*What needs to be done:*
Can you print each of the entries below verbatim, every line as it stands?

*Material supplied:*
• • • • • • •
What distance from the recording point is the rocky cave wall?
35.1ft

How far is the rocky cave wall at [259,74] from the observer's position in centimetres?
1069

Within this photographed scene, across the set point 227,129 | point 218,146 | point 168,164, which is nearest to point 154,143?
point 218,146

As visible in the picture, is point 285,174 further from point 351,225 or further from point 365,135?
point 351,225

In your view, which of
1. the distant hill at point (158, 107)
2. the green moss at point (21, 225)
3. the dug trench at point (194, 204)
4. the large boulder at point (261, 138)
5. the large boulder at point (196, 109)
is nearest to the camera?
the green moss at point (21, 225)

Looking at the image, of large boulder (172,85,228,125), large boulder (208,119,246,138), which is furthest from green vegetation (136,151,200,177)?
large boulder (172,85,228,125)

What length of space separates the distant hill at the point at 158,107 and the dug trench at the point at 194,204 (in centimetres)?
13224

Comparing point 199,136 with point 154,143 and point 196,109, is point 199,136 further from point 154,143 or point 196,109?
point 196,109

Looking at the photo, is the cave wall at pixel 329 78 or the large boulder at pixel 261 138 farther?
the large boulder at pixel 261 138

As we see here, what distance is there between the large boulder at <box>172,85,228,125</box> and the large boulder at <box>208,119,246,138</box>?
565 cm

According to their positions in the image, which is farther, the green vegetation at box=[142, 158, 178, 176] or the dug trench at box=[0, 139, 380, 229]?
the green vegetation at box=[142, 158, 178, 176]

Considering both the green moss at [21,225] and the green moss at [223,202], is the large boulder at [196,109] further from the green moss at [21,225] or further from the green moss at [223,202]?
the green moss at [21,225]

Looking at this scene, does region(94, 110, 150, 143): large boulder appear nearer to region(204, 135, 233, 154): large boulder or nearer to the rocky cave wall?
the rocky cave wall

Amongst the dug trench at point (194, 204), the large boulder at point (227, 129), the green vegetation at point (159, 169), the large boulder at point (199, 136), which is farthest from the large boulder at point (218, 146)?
• • • • • • •
*Correct response:*
What distance from the recording point is the rocky cave wall?
35.1ft

How far is the rocky cave wall at [259,74] from the observer's position in centimetres?
1069

Within this photographed scene, across the set point 227,129 | point 218,146 | point 168,164, which is nearest to point 154,143?
point 218,146

As visible in the picture, is point 285,174 further from point 351,225 or further from point 365,135?
point 351,225

In your view, which of
1. the distant hill at point (158, 107)
2. the green moss at point (21, 225)
3. the dug trench at point (194, 204)
4. the large boulder at point (261, 138)
5. the large boulder at point (196, 109)
is nearest to the camera?
the green moss at point (21, 225)

Looking at the image, of large boulder (172,85,228,125), large boulder (208,119,246,138), which is furthest from green vegetation (136,151,200,177)?
large boulder (172,85,228,125)

What length of space separates the distant hill at the point at 158,107 and the dug trench at the point at 194,204 (in centimetres)?
13224

Comparing point 199,136 with point 154,143 and point 196,109, is point 199,136 further from point 154,143 or point 196,109?
point 196,109

Looking at the photo, is the cave wall at pixel 329 78 or the large boulder at pixel 261 138 farther?
the large boulder at pixel 261 138

As we see here, what distance is there between the large boulder at <box>172,85,228,125</box> and the large boulder at <box>208,119,246,138</box>?
565 cm

According to their positions in the image, which is farther, the green vegetation at box=[142, 158, 178, 176] or the dug trench at box=[0, 139, 380, 229]?
the green vegetation at box=[142, 158, 178, 176]

Considering both the green moss at [21,225] and the green moss at [223,202], is the large boulder at [196,109] further from the green moss at [21,225] or further from the green moss at [223,202]?
the green moss at [21,225]

Looking at this scene, does region(94, 110, 150, 143): large boulder appear nearer to region(204, 135, 233, 154): large boulder or nearer to the rocky cave wall?
the rocky cave wall

Amongst the dug trench at point (194, 204), the large boulder at point (227, 129), the green vegetation at point (159, 169), the large boulder at point (199, 136), which is farthest from the large boulder at point (218, 146)?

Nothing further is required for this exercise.